According to John G. Hines, who led the study:

"Despite the fact that the U.S. had repeatedly and publicly declared its nuclear strategy to be based on deterrence, virtually all interview subjects stressed that they perceived the U.S. to be preparing for a first strike…. In addition, in PD-59 the Soviets saw a deliberate policy for launching a surprise, decapitating first strike against the Soviet leadership. The Soviets found this policy, backed up in the early 1980s by the technical capability to execute it, extremely threatening, especially in light of the pervasive memory of the June 1941 surprise attack, an experience which colored all Soviet strategic planning throughout the Cold War period."

We don’t know all the ways the Soviet leadership reacted. But the years after PD-59 was signed were among the most tense of the Cold War, including the very dicey autumn "war scare" of 1983.

Feeling vulnerable, one thing the Soviet leaders did was to build a quasi-automatic system that could launch all their land-based nuclear missiles in a retaliatory strike in the event the leadership was decapitated. This system, known formally at Perimeter and informally as the Dead Hand, was not fully automatic — the Soviets saw the dangers in that — but it was partially automated, with the final decisions being left in the hand of a few duty officers deep in an underground bunker. How those duty officers would react at a time of nuclear war has always been a matter of speculation and uncertainty. The Dead Hand system was put on combat duty in early 1985, just as Mikhail Gorbachev came to power.

It is not known precisely what role PD-59 played in stoking Soviet anxiety about decapitation in 1980. (There were other reasons they might have been worried, including the growing accuracy of U.S. weapons that could strike Soviet command and control centers with little warning.) But the overall message that the leadership was in the crosshairs was well received. Hines interviewed Gen.-Col. (ret.) Varfolomei Korobushin, the former deputy chief of staff of the Soviet Strategic Rocket Forces.

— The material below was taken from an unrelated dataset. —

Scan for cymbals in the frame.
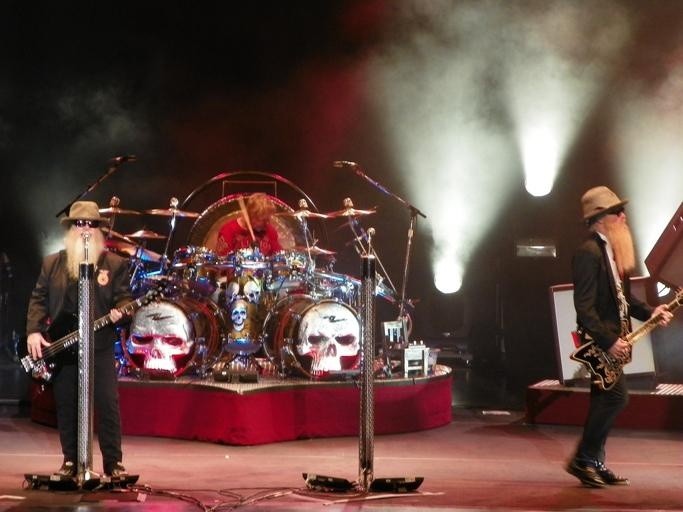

Korobushin played an important role in building the Dead Hand system. When Hines asked him if PD-59 had influenced the Soviet general staff’s perceptions, the general answered by immediately associating PD-59 with decapitation. He said:

"Yes, but your PD-59 would have been futile. Right now we have a system in place which would automatically launch all missiles remaining in our arsenal even if every nuclear command center and all of our leaders were destroyed."

Carter’s directive was part of an internal U.S. planning process, and there’s no doubt such a process was necessary. But the decision to provide some salient details to the Soviet leaders may have had consequences that were not fully understood at the time. Soviet paranoia about a U.S. first strike was already running very deep in the 1970s–but did the U.S. policy-makers know how deep? By sending signals on PD-59, did they cause the Soviets to grow even more worried about decapitation?

Oddly, the Dead Hand system was kept secret from the United States, and only came to light at the end of the Cold War. This made it even more dangerous. As I pointed out in my book, The Dead Hand:

"If the Americans had known of Perimeter–if they realized that decapitation of the Kremlin would trigger near-automatic retaliation–it might have given them pause. It might have been a deterrent. But in the peculiar dark world of the arms race, the Soviets treated the Perimeter
project as super-secret, and tried to mask what they had invented."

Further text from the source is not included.